"GP": Odżyją nieczynne linie kolejowe

"Gazeta Prawna" pisze, że w całym kraju odłogiem leżą łącznie aż cztery tysiące kilometrów tras, których już nie wykorzystują Polskie Koleje Państwowe. Jak podkreśla dziennik, władze samorządowe w wielu regionach dostrzegły korzyści i możliwości reaktywowania połączeń kolejowych na wielu nieczynnych dziś liniach.
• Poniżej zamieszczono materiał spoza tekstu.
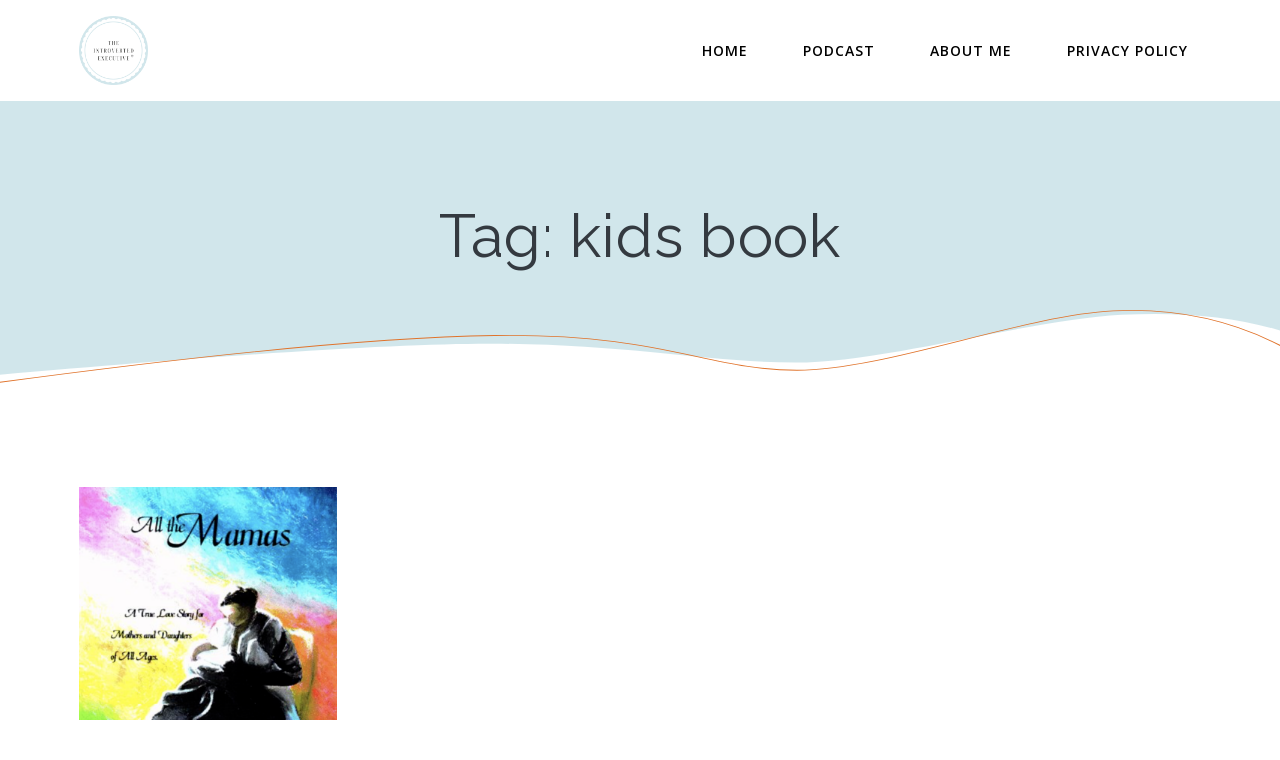

--- FILE ---
content_type: text/css
request_url: https://genuinedrivenwomen.com/wp-content/plugins/winston-ai-wp/assets/build/plugin-public.css?ver=0.0.3
body_size: -154
content:
:root{--winston_color-primary: #3452fe}
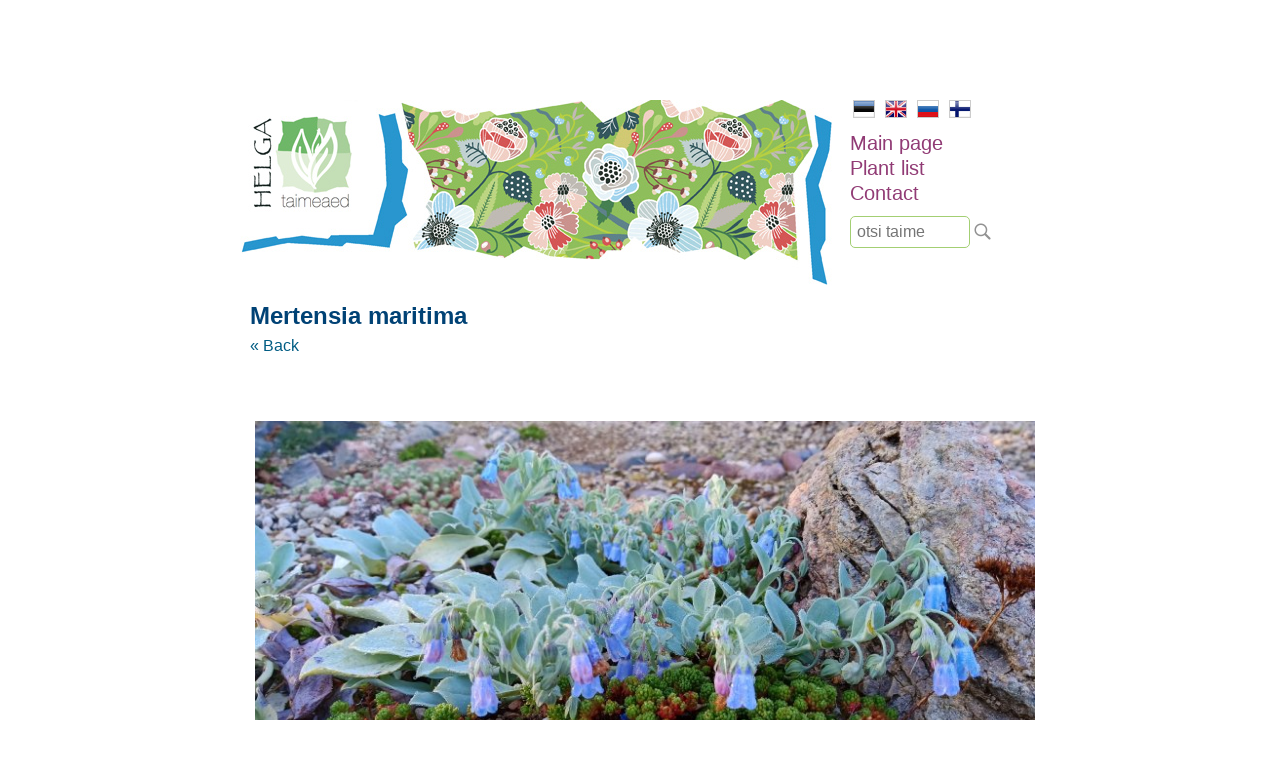

--- FILE ---
content_type: text/html; charset=UTF-8
request_url: https://www.helga.ee/en/plant-list/herbs/mertensia-maritima
body_size: 2125
content:
<html lang="en">
<head>
    <meta name="viewport" content="width=device-width, initial-scale=1"/>
    <title>Mertensia maritima | helga.ee</title>
    <meta http-equiv="Content-Type" content="text/html;charset=utf-8" />
    <meta name="Keywords" content="Landscape architecture, design, nursery, raspberries, herbal garden, flower, ornamental plants, strawberries, strawberry, greenery, greenery, permanent crop, permanent, bulbs, grasses, raspberries, raspberries, horticulture, landscaping" />
    <link rel="stylesheet" href="/reset.min.css" type="text/css" />
    <link rel="stylesheet" href="/style.css" />
    <script type="text/javascript" src="/jquery.min.js"></script>
    <script type="text/javascript" src="/scripts.js"></script>
    <link rel="shortcut icon" href="/favicon.ico" />
    
    <script type="text/javascript">
     var _gaq = _gaq || [];
     _gaq.push(['_setAccount', 'UA-24049192-1']);
     _gaq.push(['_trackPageview']);
    
     (function() {
       var ga = document.createElement('script'); ga.type = 'text/javascript'; ga.async = true;
       ga.src = ('https:' == document.location.protocol ? 'https://ssl' : 'http://www') + '.google-analytics.com/ga.js';
       var s = document.getElementsByTagName('script')[0]; s.parentNode.insertBefore(ga, s);
     })();
    </script>
</head>

<body>
<div id="container">
    <div id="header_image">
                <a href="/"><img id="contentmain" src="/img/contentmain2.jpg" style="width:100%;max-width:600px;" /></a>
            </div>
    
    <div id="nav">
        <ul id="lang">
            <li class="selected"><a href="/"><img src="/img/est.jpg" border="0" alt="EST"></a></li>
            <li><a href="/en"><img src="/img/eng.jpg" border="0" alt="ENG"></a></li>
            <li><a href="/ru"><img src="/img/rus.jpg" border="0" alt="RUS"></a></li>
            <li><a href="/fi"><img src="/img/fin.jpg" border="0" alt="FIN"></a></li>
        </ul>
    
    
        <ul id="menu">
                        <li><a href="/en/main-page" title="Uudised">Main page</a></li>
                        <li><a href="/en/plant-list" title="Uudised">Plant list</a></li>
                        <li><a href="/en/contact" title="Uudised">Contact</a></li>
                    </ul>
        
        <div id="search"><input placeholder="otsi taime" /></div>
        <div id="search_btn"></div>
    </div>
    <div style="clear: both;"></div>
    
    <div id="content">
        <h1>Mertensia maritima</h1>
        <p>    <a href="/en/plant-list/herbs">&laquo; Back</a><br />
    <br /><br />
        <br />
            <img src="/img/products/1281/mertensia maritima.jpg" alt="Mertensia maritima" style="margin: 5px;max-width:100%" /> 
            <div style="clear: both; margin: 100px 0;">
        <hr style="border: 1px dashed #ccc;" />
    </div>
    
             <div class="category_min"><a href="/en/plant-list/perennials">Perennials</a></div>
             <div class="category_min"><a href="/en/plant-list/grasses">Grasses</a></div>
             <div class="category_min"><a href="/en/plant-list/bulbs">Bulbs</a></div>
             <div class="category_min"><a href="/en/plant-list/herbs" style="font-weight:bold">herbs</a></div>
             <div class="category_min"><a href="/en/plant-list/small-trees-and-shrubs">small trees and shrubs</a></div>
             <div class="category_min"><a href="/en/plant-list/liana">Liana</a></div>
             <div class="category_min"><a href="/en/plant-list/biennal">biennal</a></div>
             <div class="category_min"><a href="/en/plant-list/water-plants">water plants</a></div>
             <div class="category_min"><a href="/en/plant-list/woodland-plants">woodland plants</a></div>
             <div class="category_min"><a href="/en/plant-list/ferns">Ferns</a></div>
             <div class="category_min"><a href="/en/plant-list/rockery">Rockery</a></div>
             <div class="category_min"><a href="/en/plant-list/ground-covers">ground covers</a></div>
             <div class="category_min"><a href="/en/plant-list/houseplants">houseplants</a></div>
             <div class="category_min"><a href="/en/plant-list/new">NEW</a></div>
             <div class="category_min"><a href="/en/plant-list/gift-card">GIFT CARD</a></div>
             <div class="category_min"><a href="/en/plant-list/seeds">seeds</a></div>
    <div style="clear: both; height: 20px"></div>
</p>

<p>&nbsp;</p>

<p>Alates 14. septembrist saab taimeaeda külastada eelneval kokkuleppel- helista palun 5272640!</p>

<p>Kui soovite taimi ette tellida, palume saata soovinimekiri meilile info@helga.ee. Mõistame, et mugav on saada taimi koju kätte saadetult, aga lähipiirkonna inimesed võiksid võimalusel tulla siiski taimedele ise kohapeale järgi - oma silm on kuningas ja taimed jäävad postipakis traumeerimata. Kui järeletulemine pole siiski võimalik, lisage palun tellimusele telefoninumber, sobiv smartposti pakiautomaadi asukoht või kulleriga saatmiseks täpne aadress. Taimede &nbsp;saatmisel pakiga ei saa me vastutada selle eest, mis nendega tee peal juhtuda võib.&nbsp;</p>

<p>Istikuid on võimalik osta kohapeal tasudes sularahas, kaardiga või pangaülekandega.&nbsp;</p>

<p>Kõiki taimi ei pruugi pidevalt potitaimena pakkumisel olla - soovitud taime saadavuse kohta võta palun ühendust ja jäta oma küsimus. Kui hetkel soovitud taime pakkuda pole, saab jätta tellimuse.<br />
<br />
Kuna taimi on pakkuda eri vanuses ja suuruses, kajastub see ka hinnakirjas vastavalt antud vahemikus. Hinna erinevuse korral, kehtib taimeaias olev hind.&nbsp;Kodulehel on ka selliseid taimi, keda me enam ise ei paljunda ja jäävad lehele informatsiooniks märkega &quot;ARHIIVIS&quot;</p>

<p><br />
Rõõmsate kohtumisteni ja olge terved!<br />
Põnevaid leide!</p>
    </div>
    
    <div id="footer">Helga Ettevõtmised OÜ &nbsp; &nbsp;tel: 527 2640 &nbsp; &nbsp;e-mail: <a href="mailto:info@helga.ee">info@helga.ee</a></div>
</div>
</body>
</html>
Gazeta zaznacza, że takie działanie może być korzystne nie tylko z punktu widzenia budowy sieci transportu lokalnego, ale może też stanowić atrakcję dla turystów. Samorządowcy chcą zmiany przepisów tak, aby prawo umożliwiało tworzenie tak zwanej "lekkiej kolei", czyli systemu kolejowo-tramwajowego, który jest prostszy do uruchomienia i tańszy niż tradycyjna kolej.

Na razie jedynie nieliczne samorządy zdecydowały się na przejęcie od PKP zamkniętych linii. Pionierem wskrzeszania zawieszonych połączeń jest spółka Koleje Mazowieckie, należąca do samorządu województwa, która przejęła w regionie cały ruch pasażerski od PKP i uruchomiła aż sześć połączeń na nieużywanych liniach. W jej ślady chcą iść teraz między innymi samorządowcy z Dolnego Śląska, Pomorza czy Borów Tucholskich.

Linie na których PKP może przywrócić ruch pasażerski to m.in. Wałbrzych - Stronie Śląskie, Szklarska Poręba - Jakuszyce i Katowice - Tychy Miasto.